I am trying to scrape a that contains the following HTML.
<div class="FeedCard urn:publicid:ap.org:db2b278b7e4f9fea9a2df48b8508ed14 Component-wireStory-0-2-116 card-0-2-117" data-key="feed-card-wire-story-with-image" data-tb-region-item="true">
<div class="FeedCard urn:publicid:ap.org:2f23aa3df0f2f6916ad458785dd52c59 Component-wireStory-0-2-116 card-0-2-117" data-key="feed-card-wire-story-with-image" data-tb-region-item="true">
As you can see, "FeedCard " is something they have in common. Therefore, I am trying to use a regular expression in conjunction with BeautifulSoup. Here is the code I've tried.
pattern = r"\AFeedCard"
for card in soup.find('div', 'class'==re.compile(pattern)):
print(card)
print('**********')
I'm expecting it to give me each on of the divs from above, with the asterisks separating them. Instead it is giving me the entire HTML of the page in a single instance
Thank you,
No need to use regular expression here.
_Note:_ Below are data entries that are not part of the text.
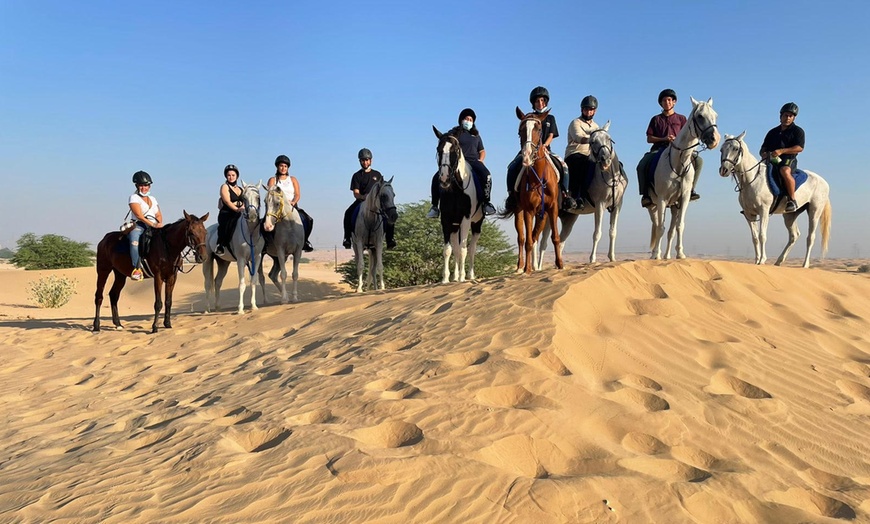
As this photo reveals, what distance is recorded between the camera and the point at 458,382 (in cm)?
369

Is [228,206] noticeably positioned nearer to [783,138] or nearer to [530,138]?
[530,138]

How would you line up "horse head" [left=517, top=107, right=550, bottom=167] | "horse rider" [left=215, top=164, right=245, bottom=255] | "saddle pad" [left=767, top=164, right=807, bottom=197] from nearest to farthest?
"horse head" [left=517, top=107, right=550, bottom=167]
"saddle pad" [left=767, top=164, right=807, bottom=197]
"horse rider" [left=215, top=164, right=245, bottom=255]

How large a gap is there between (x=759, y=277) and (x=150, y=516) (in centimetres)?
722

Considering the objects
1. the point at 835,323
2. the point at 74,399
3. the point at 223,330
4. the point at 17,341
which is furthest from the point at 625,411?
the point at 17,341

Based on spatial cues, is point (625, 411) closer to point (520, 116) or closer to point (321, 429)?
point (321, 429)

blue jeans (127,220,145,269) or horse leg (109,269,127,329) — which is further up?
blue jeans (127,220,145,269)

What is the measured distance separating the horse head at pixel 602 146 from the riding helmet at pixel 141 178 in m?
8.09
Just use CSS selector or BS4 Api:
from bs4 import BeautifulSoup
html = """\
<div class="FeedCard urn:publicid:ap.org:db2b278b7e4f9fea9a2df48b8508ed14 Component-wireStory-0-2-116 card-0-2-117" data-key="feed-card-wire-story-with-image" data-tb-region-item="true">
Item 1
</div>
<div class="FeedCard urn:publicid:ap.org:2f23aa3df0f2f6916ad458785dd52c59 Component-wireStory-0-2-116 card-0-2-117" data-key="feed-card-wire-story-with-image" data-tb-region-item="true">
Item 2
</div>
"""
soup = BeautifulSoup(html, "html.parser")
for card in soup.select(".FeedCard"):
print(card.text.strip())
Prints:
Item 1
Item 2